Linux user, groups and permissions

Show all groups

cat /etc/group

#List group names
cut -d: -f1 /etc/group

List users in a specified group

getent group www-data
www-data:x:1002:user1,user2,user3

#Get a nice comma separated list of users
grep ^www-data: /etc/group | cut -d: -f4
user1,user2,user3

Create a group

sudo groupadd admins

Add user to group

sudo usermod -aG admins user1

Check what groups a user belongs to

groups user1

Set group ownership to a folder

sudo chown -R :admins /some/path

Set setgid on folder

Make sure all files and folders created in this folder inherit the group from the parent folder

sudo chmod g+s /some/path

Use sticky bit on folder

Make sure no other user than the owner to remove or modify a file.

sudo chmod +t /some/path

Set permissions to the folder

sudo chmod -R 2775 /some/path

2 sets the setgid bit so that new files inherit the group.
7 gives the owner full rights (read, write, execute).
7 gives the group full rights (read, write, execute).

→ **Data below**:
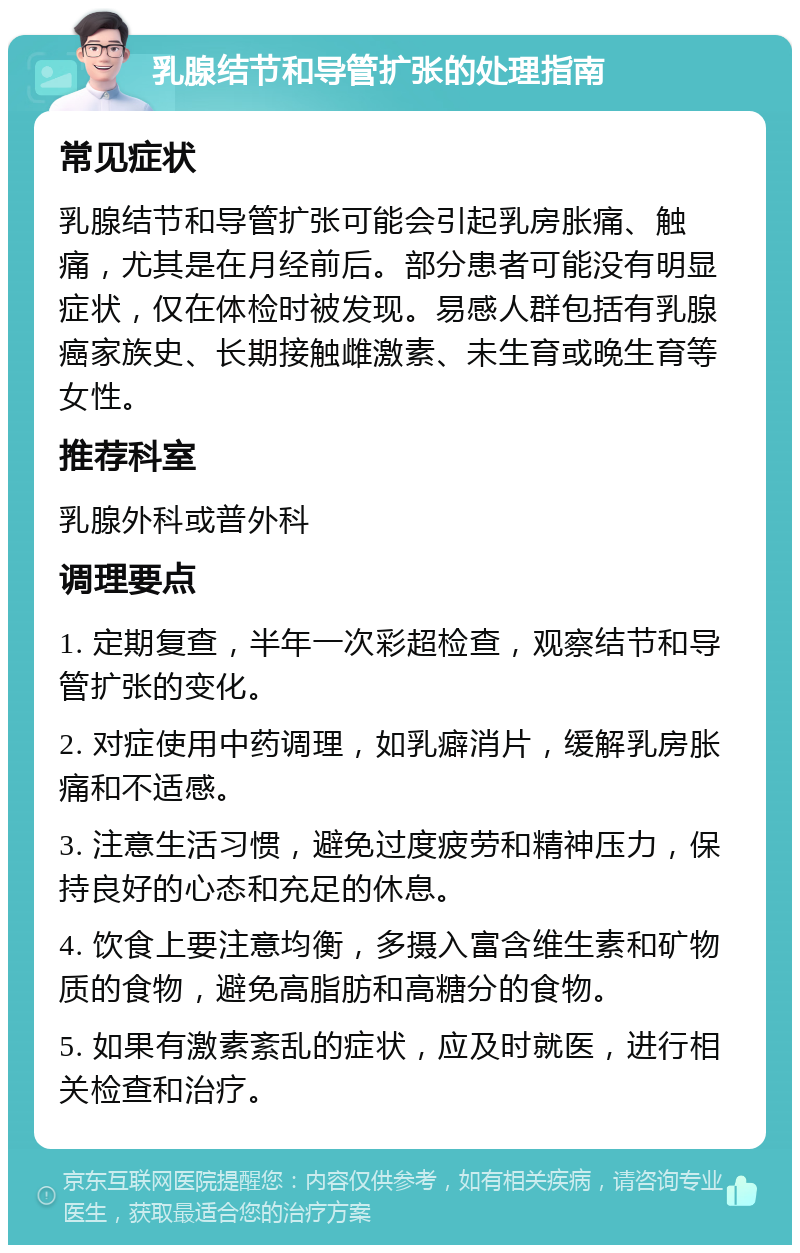 乳腺结节和导管扩张的处理指南 常见症状 乳腺结节和导管扩张可能会引起乳房胀痛、触痛，尤其是在月经前后。部分患者可能没有明显症状，仅在体检时被发现。易感人群包括有乳腺癌家族史、长期接触雌激素、未生育或晚生育等女性。 推荐科室 乳腺外科或普外科 调理要点 1. 定期复查，半年一次彩超检查，观察结节和导管扩张的变化。 2. 对症使用中药调理，如乳癖消片，缓解乳房胀痛和不适感。 3. 注意生活习惯，避免过度疲劳和精神压力，保持良好的心态和充足的休息。 4. 饮食上要注意均衡，多摄入富含维生素和矿物质的食物，避免高脂肪和高糖分的食物。 5. 如果有激素紊乱的症状，应及时就医，进行相关检查和治疗。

→ **Questions**:
**a.** Which commands in the Linux permissions notes begin with sudo? List each one in full.
**b.** Reproduce the part of the Linux permissions notes that opens with the words containing "Set setgid on" and closes with "modify a file.".
**c.** Proceed with the Linux permissions notes from the point where they stop.

→ **Results in order**:
**a.**
sudo groupadd admins
sudo usermod -aG admins user1
sudo chown -R :admins /some/path
sudo chmod g+s /some/path
sudo chmod +t /some/path
sudo chmod -R 2775 /some/path

**b.**
Set setgid on folder

Make sure all files and folders created in this folder inherit the group from the parent folder

sudo chmod g+s /some/path

Use sticky bit on folder

Make sure no other user than the owner to remove or modify a file.

**c.**
5 gives other read and execute rights.

Set special permission to certain file types

sudo chmod 777 /some/path/*.sh

List ACL (Access Control List)

getfacl -R /some/path

Result:
# file: some/path
# owner: nobody
# group: admins
# flags: -s-
user::rwx
group::rwx
other::r-x

# file: some/path/file.sh
# owner: root
# group: admins
user::rwx
group::rwx
other::rwx

Set default ACL

Note the group 'admins' on the group setting.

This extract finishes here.